The central bank of the world’s second largest economy could be “leaderless within a week” after an assault on the Japanese government by the opposition party.
The opposition Democratic Party of Japan (DPJ) today successfully blocked the government’s nomination of Toshiro Muto as the next Governor of the Bank of Japan. Analysts claim the gambit could force a general election.
The piece goes on to paint a very bleak picture for the Japanese economy:
With nobody selected to replace Toshihiko Fukui as governor when his term ends next Wednesday, the BoJ faces its worst crisis since gaining independence a decade ago. The turmoil also coincides with a Japanese stock market in tatters and the economy balanced on the edge of recession.
It reminds me of the lashing the Economist gave Japan a few weeks ago.

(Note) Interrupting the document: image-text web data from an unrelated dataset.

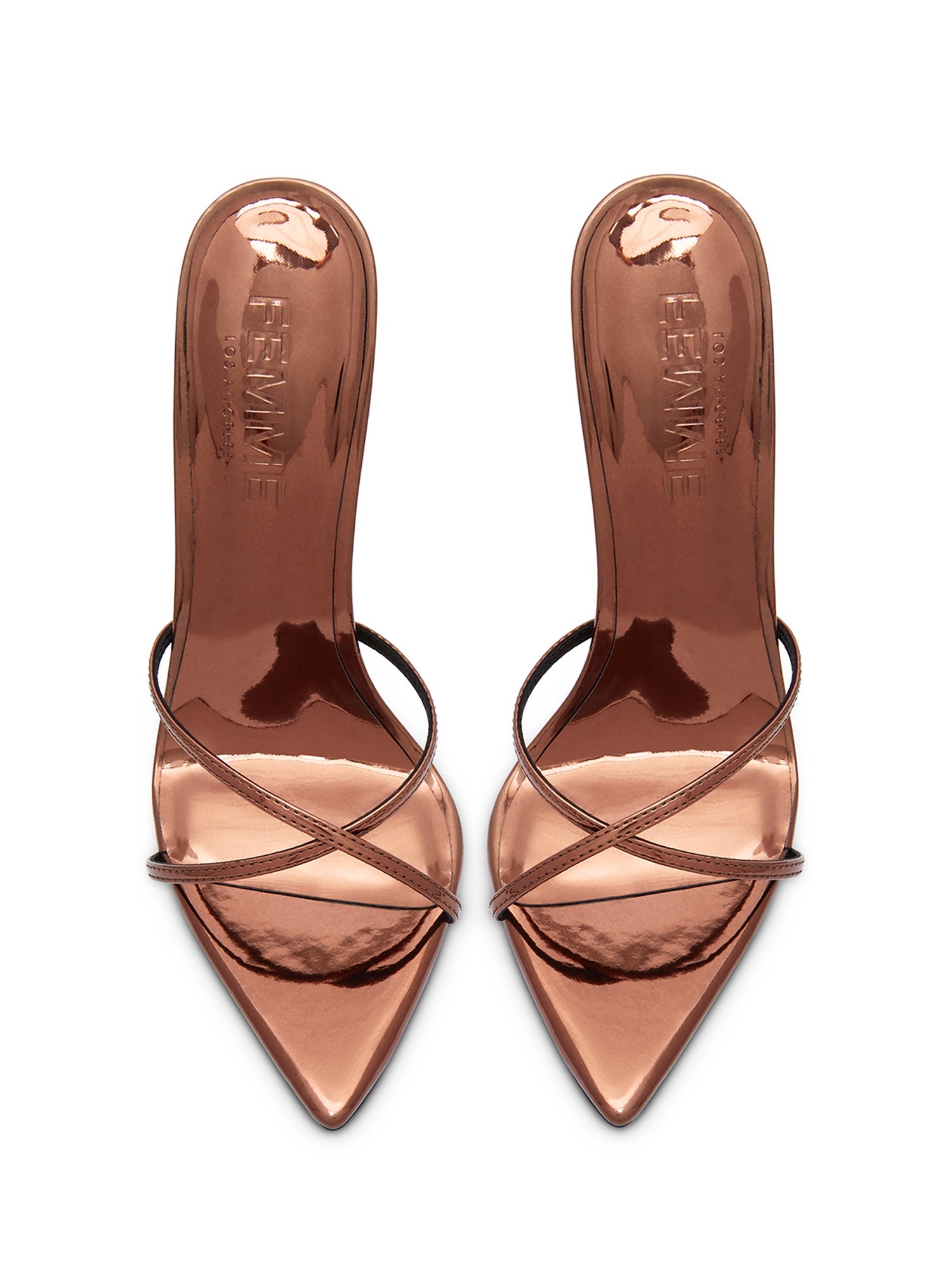 Donatella Mule - Glazed Choco | FEMME LA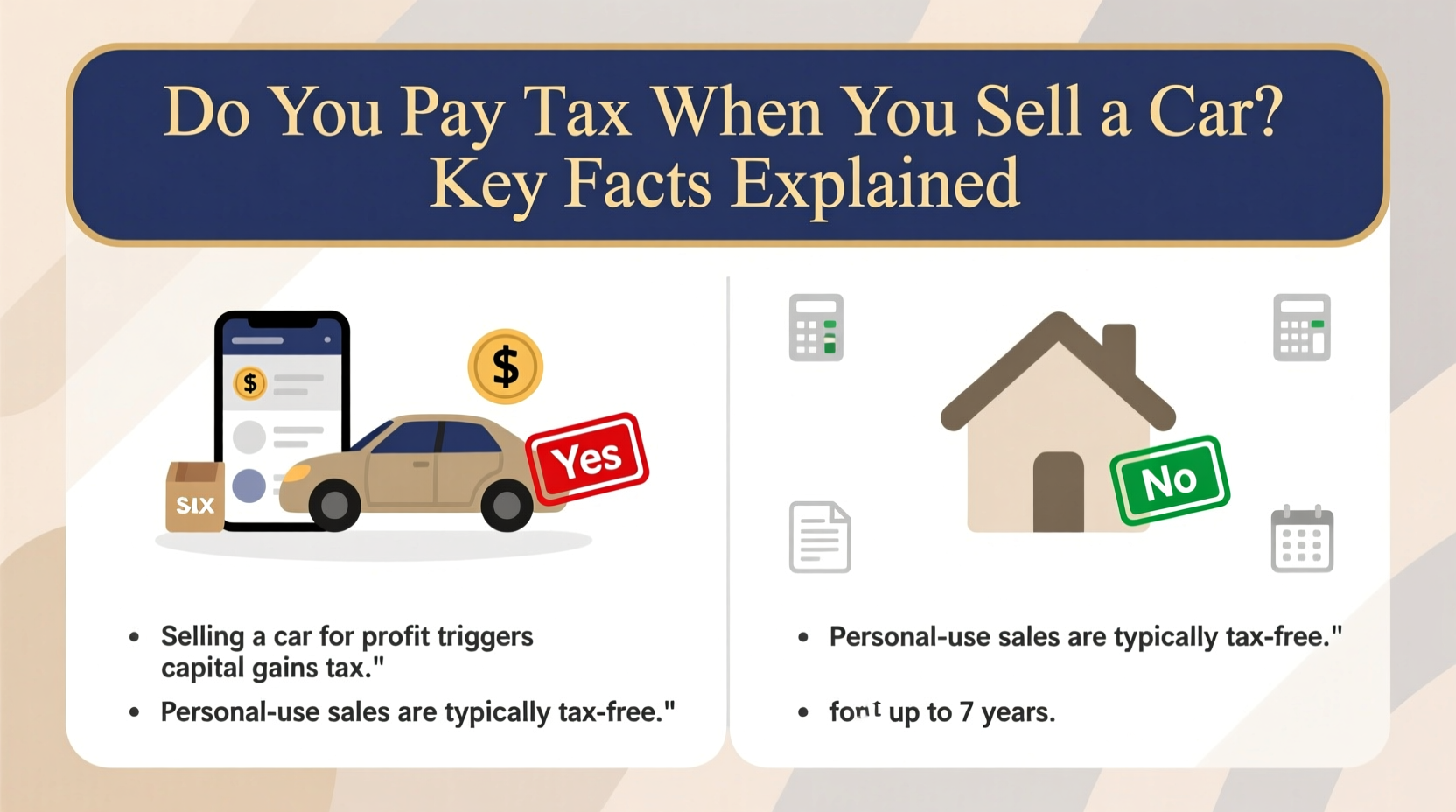 do you pay tax when you sell a car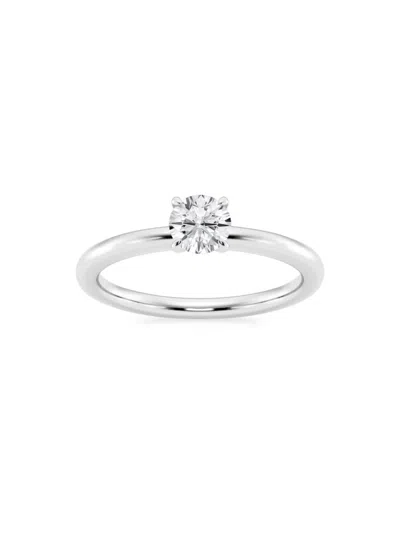 Saks Fifth Avenue Women's Build Your Own Collection 14k White Gold & Lab Grown Round Diamond Solitare Engagement Ring In 0.5 Tcw White Gold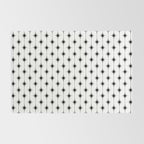 Midcentury Stars and Dots Classic Pattern in Black and White Rug Gallery Image 2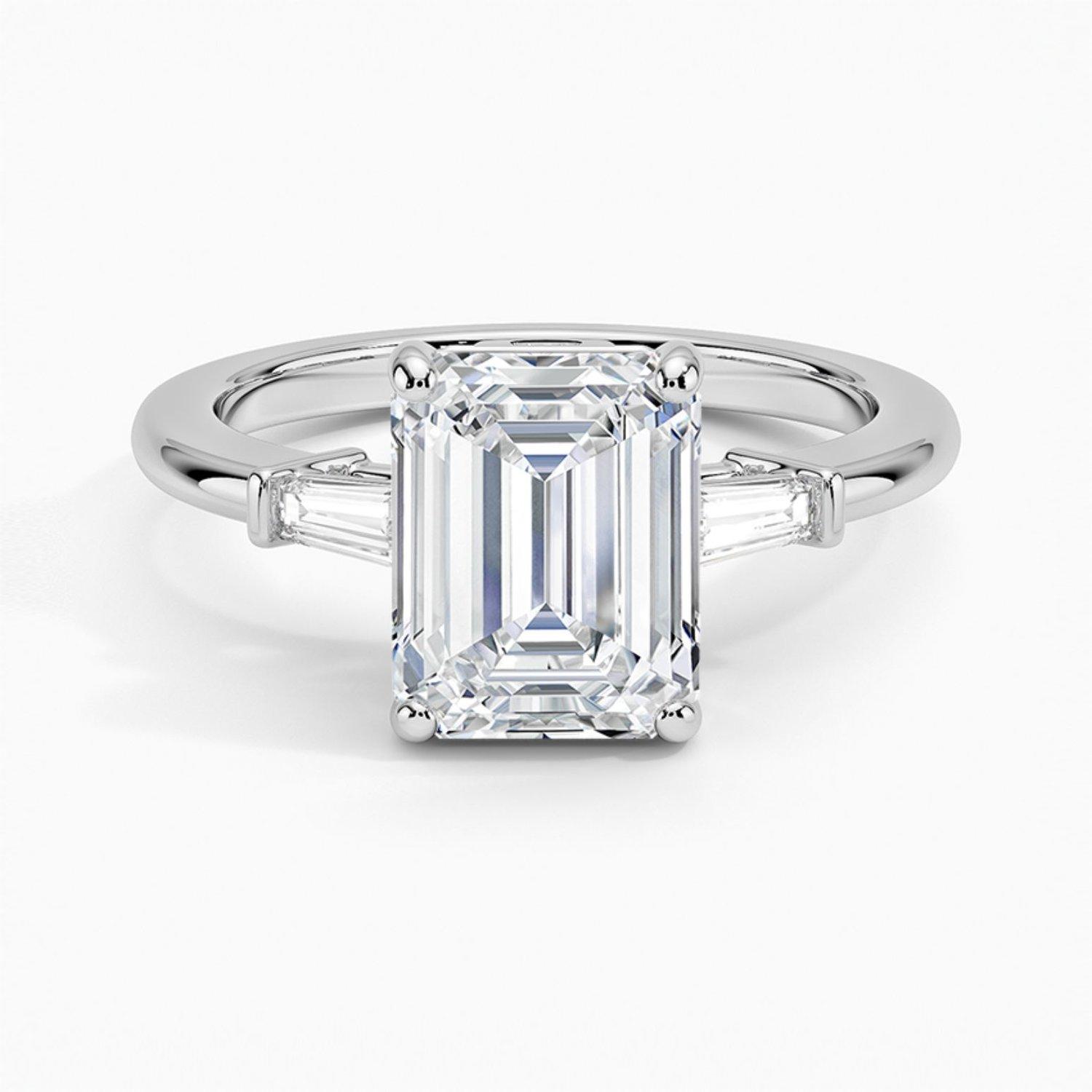 Tapered Baguette Three Stone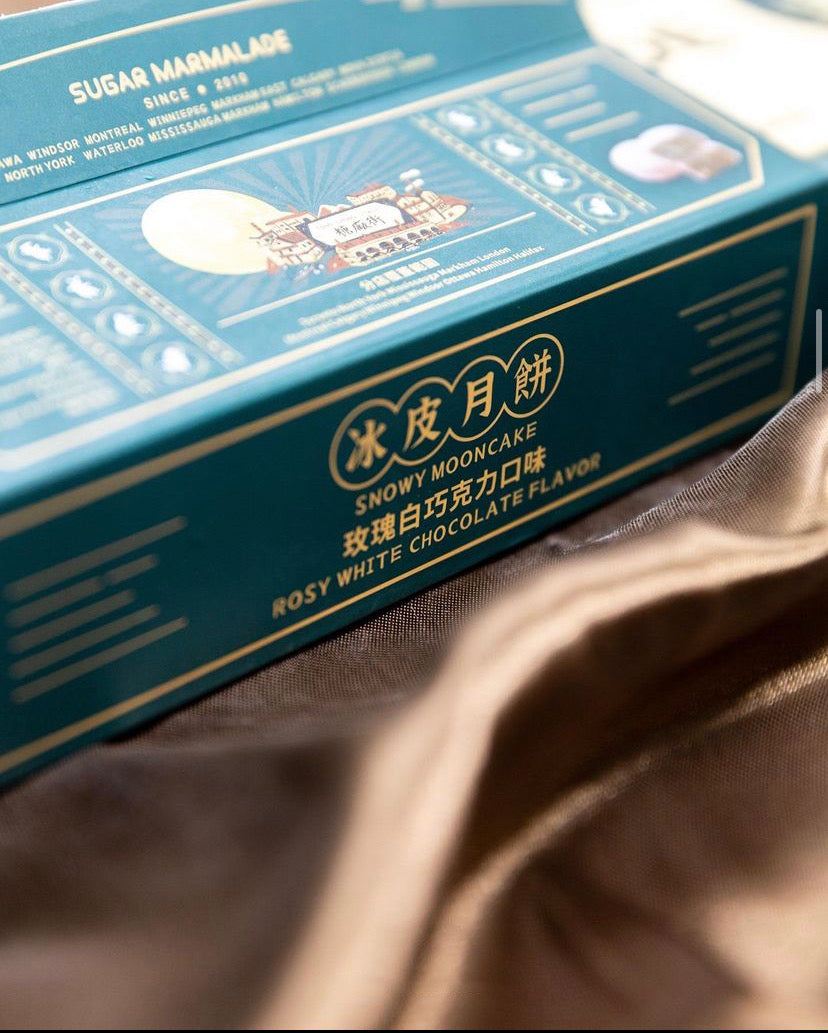2023 Rosy White Chocolate Snowy Mooncake Gift Set (Ontario Location)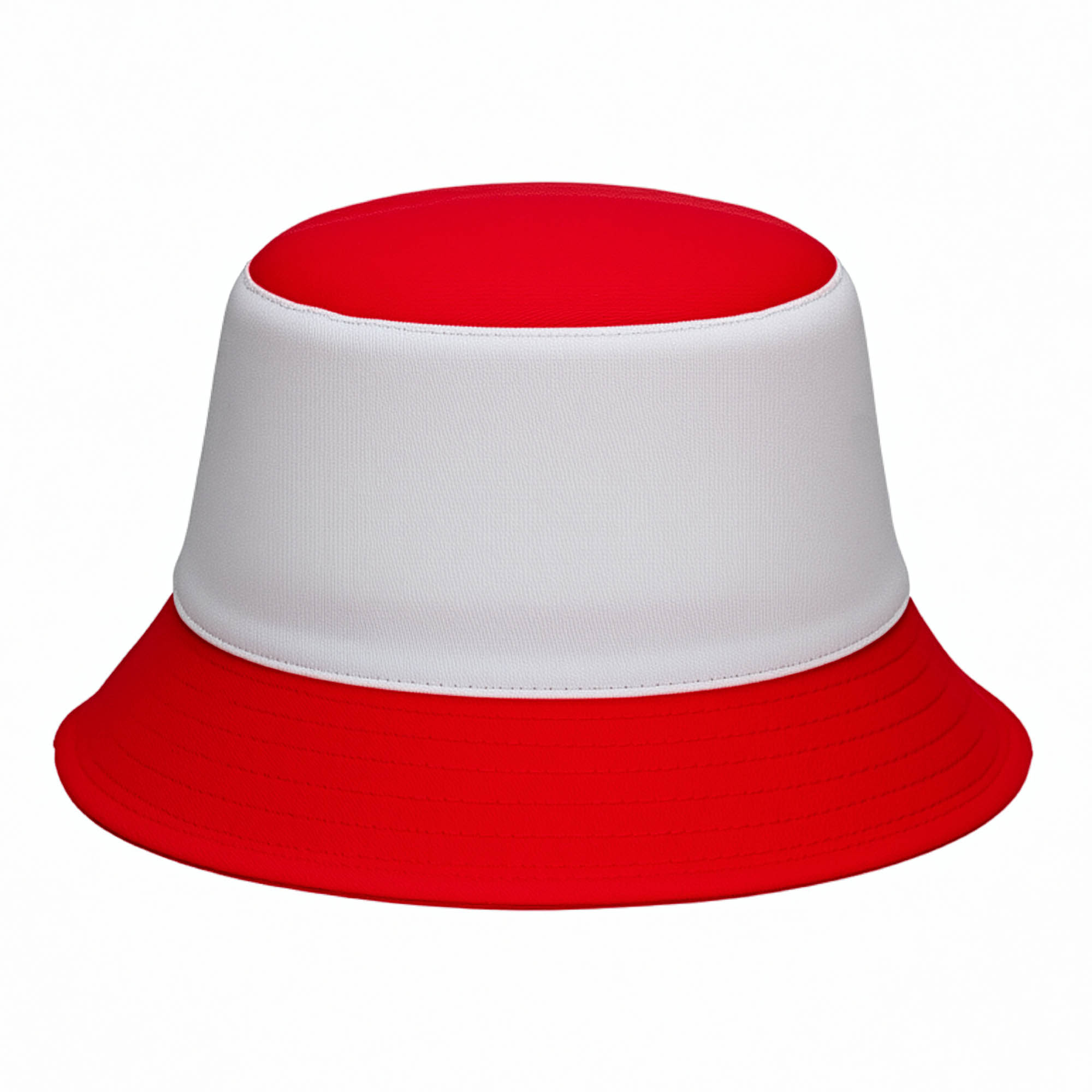 Two-tone dyed 180 gr/m2 polycotton cap miramare. Size 56 Red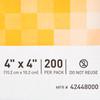 1043631_PK Gauze Sponge McKesson 4 X 4 Inch 200 per Pack NonSterile 8-Ply Square 200/PK
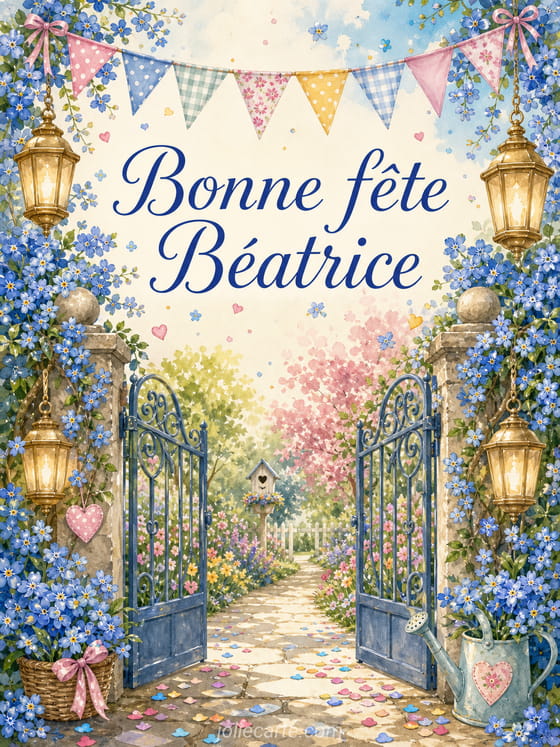 Carte bonne fête Béatrice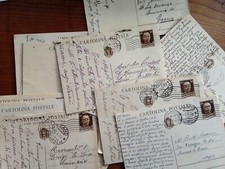CARTOLINE POSTALI ANNI 30 -TUTTE CON FRANCOBOLLO SPEDITE-IN TOTALE 20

On the cover of an issue that covered Japan’s economic and political problems, the magazine inserted an “i” in Japan to create “Japain.” Here is the essence of their argument:
A few years ago, people hoped that Japan, which is still a bigger economic power than China and has some marvellous companies, would help take up some of the slack in the world economy if America tired; that now looks unlikely. Productivity is disastrously low: the return on new investment is around half that in America. Consumption is still flagging, thanks in part to companies' failure to increase wages. Bureaucratic blunders have cost the economy dearly, and Japan needs a swathe of reforms to trade and competition without which the economy will continue to disappoint.
The leaderless central bank seems to be an apt symbol for Japan in general.
During my trip to Japan last week, I heard several stories from businesspeople about an overall lack of direction in the country.
One employee of a major Japanese manufacturing firm said that current economic growth is the result of hard work and innovations made five to ten years ago. The manufacturing sector operates on a five-year product cycle, so if we want to know what is in store for Japan’s future, we should look at what is happening now. In his view, hard work and the “samurai spirit” are long gone in Japan. The recent entrants into the labor force are lazy, he said. His forecast was therefore bleak for Japan’s manufacturing sector.
What’s more, he said that Japan as a society needs instructions on what the next goal is. He said that firms are great at reaching centrally-mandated goals. The problem is that no one has a sense of what is next for Japan.
His friend, a Japanese entrepreneur, told me that there are still few incentives to become an entrepreneur in Japanese society. As an entrepreneur, one can expect no favors from the government and lower earning power compared with salaried employees. Where is the productivity and innovation going to come from?
As many people know, Japanese bureaucrats briefly considered promoting nanotechnology and biotechnology as alternatives to manufacturing. Now that the consensus is that manufacturing is Japan’s strength, panic is setting in about Japan’s relative competitiveness in that sector.
I heard one story about a major manufacturing company hiring consultants to build a new business strategy from scratch. As the story went, the company asked the consultants, “What should we do next?”
Another businessman told me about some of the young entrepreneurs he has met. In his view, they have no ideas and are simply throwing away their careers because they launch businesses without a business plan or experience.
The same businessman went on to tell me that executives looking for new employment opportunities are only concerned about two things: the salary offered and the benefits available. In his experience, no one talks about finding rewarding work or making a difference. This mentality may be a hangover from the restructuring that took place over the previous decade. Moreover, during the Koizumi years, restructuring and the use of part time labor only provided a temporary fix.
Here is a fairly pessimistic assessment from economist Krassimir Petrov in the Market Oracle:
To summarize my expectations about the Japanese economy in 2008, the macroeconomy and the stock market should perform poorly, while the Yen has a strong potential to rise. The long-term strategic investor should stay out of the Japanese stock and bond markets.